The heavyweight enforcer of the estuary. A fish that looks like it belongs in a different era.
While most bullies remain palm-sized bottom-dwellers, the tāne reaches for the upper limits, growing to over 25cm in length. Nearly double the size of the
common bully, giving a physical presence that is more small eel than typical fish. Exceptionally large muscular head dominating the silhouette with a huge wide mouth and a protruding lower jaw that gives a permanent distinctly grumpy expression. A fish that looks like it is always annoyed.
A master of low-light survival. Thick well-defined rugged scales appearing in deep somber shades of olive-brown, charcoal or dark bronze. Heavy armour provides perfect camouflage for life in silty brackish waters of coastal river mouths and tidal lagoons. Disproportionately large eyes positioned to pierce through the murk of the estuary squeeze where salt and fresh water collide.

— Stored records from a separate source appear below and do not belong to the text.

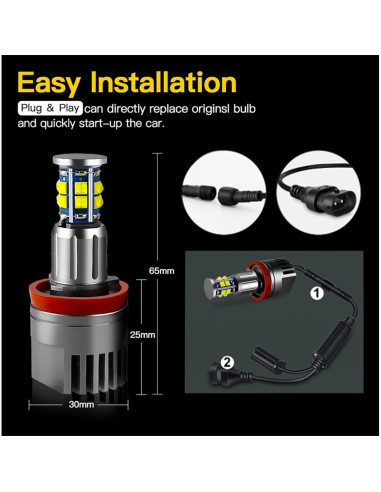 Easy Installation

Plug & Play can directly replace originsl bulb and quickly start-up the car.

65mm

25mm

30mm

1

2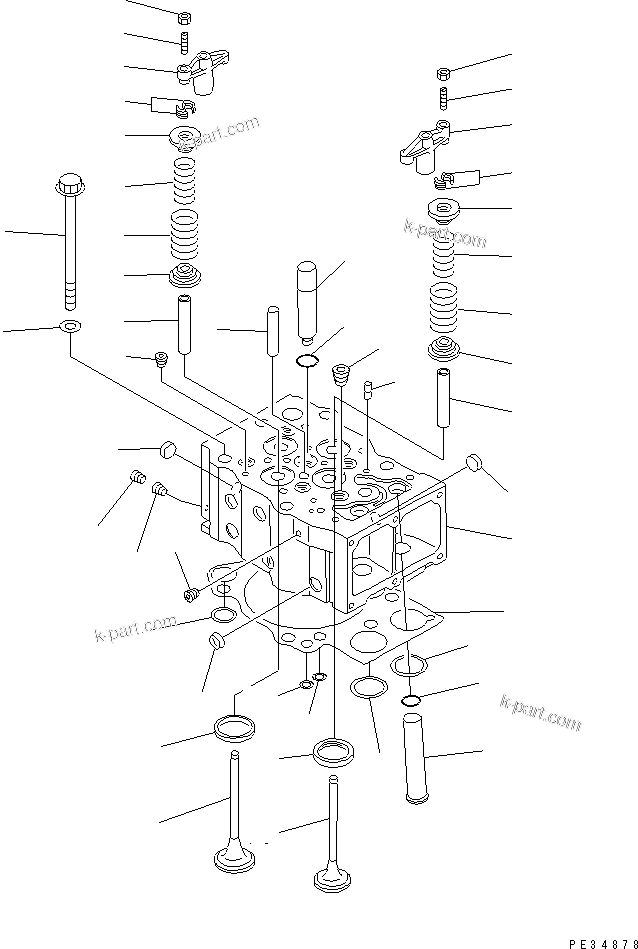 k-part.com
k-part.com
k-part.com
k-part.com
PE34878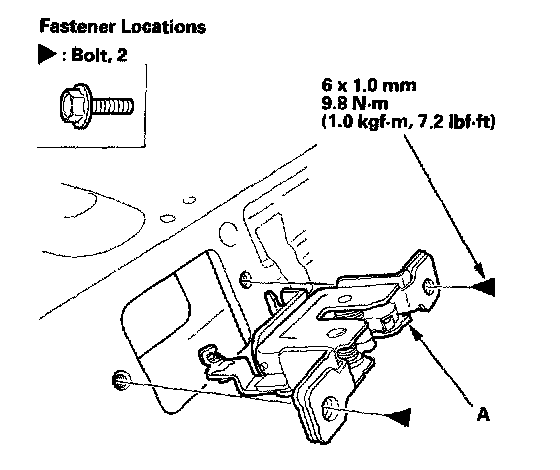 Fastener Locations

▶ : Bolt, 2

6 x 1.0 mm
9.8 N·m
(1.0 kgf·m, 7.2 lbf·ft)

A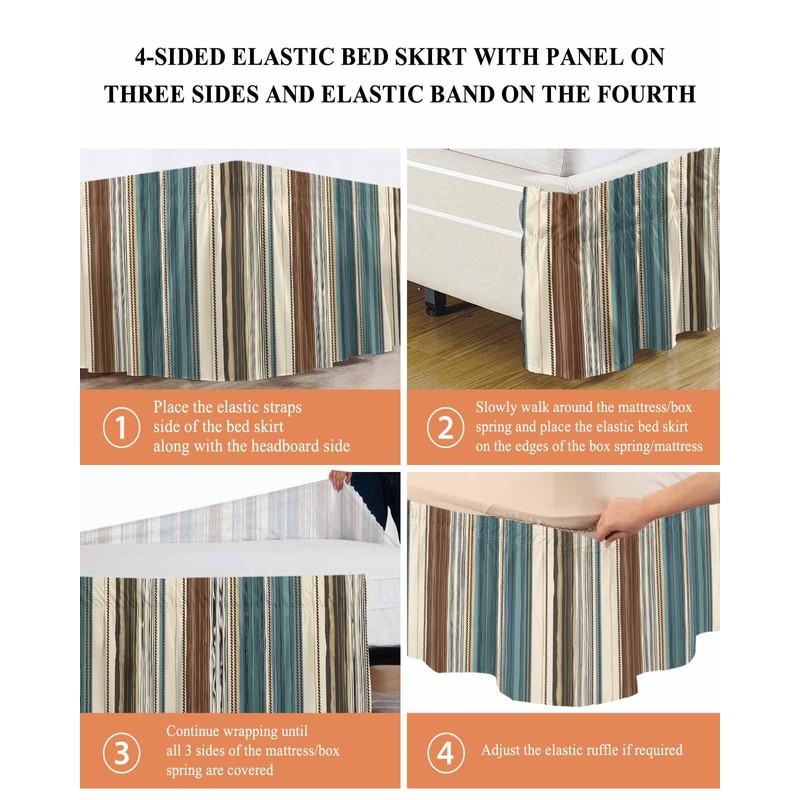 4-SIDED ELASTIC BED SKIRT WITH PANEL ON THREE SIDES AND ELASTIC BAND ON THE FOURTH

1 Place the elastic straps side of the bed skirt along with the headboard side

2 Slowly walk around the mattress/box spring and place the elastic bed skirt on the edges of the box spring/mattress

3 Continue wrapping until all 3 sides of the mattress/box spring are covered

4 Adjust the elastic ruffle if required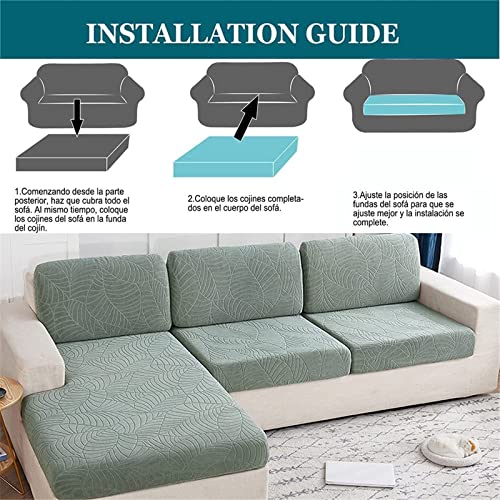 INSTALLATION GUIDE

1.Comenzando desde la parte posterior, haz que cubra todo el sofá. Al mismo tiempo, coloque los cojines del sofá en la funda del cojín.

2.Coloque los cojines completados en el cuerpo del sofá.

3.Ajuste la posición de las fundas del sofá para que se ajuste mejor y la instalación se complete.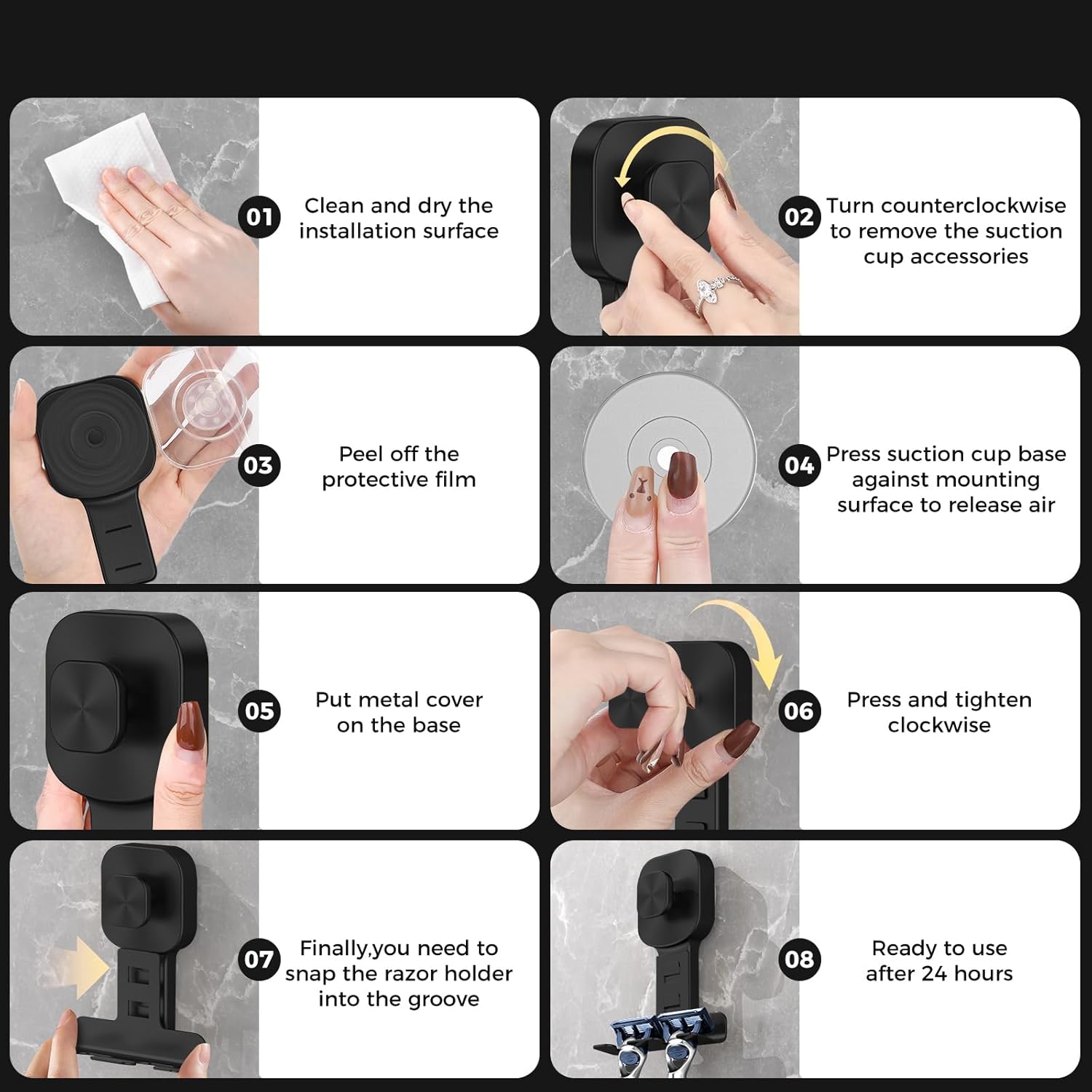 01 Clean and dry the installation surface

02 Turn counterclockwise to remove the suction cup accessories

03 Peel off the protective film

04 Press suction cup base against mounting surface to release air

05 Put metal cover on the base

06 Press and tighten clockwise

07 Finally,you need to snap the razor holder into the groove

08 Ready to use after 24 hours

The king of the snags. The giant bully spends daylight hours jammed deep into shadows of sunken logs, undercut mud banks or tangled root systems of overhanging flax. Does not hop or dart nervously like smaller cousins. Instead moves with slow deliberate power, confident in its status as the boss of its immediate territory.
As a nocturnal interceptor, the giant bully's diet is as impressive as its size. A true carnivore targeting juvenile eels,
freshwater crayfish and even unsuspecting
whitebait that migrate through its estuarine hunting grounds.
The estuary is murky. The giant bully waits under a sunken log, grumpy and still. A
whitebait drifts past. The mouth opens. The whitebait disappears. The bully does not know it is a taniwha. It just wants dinner.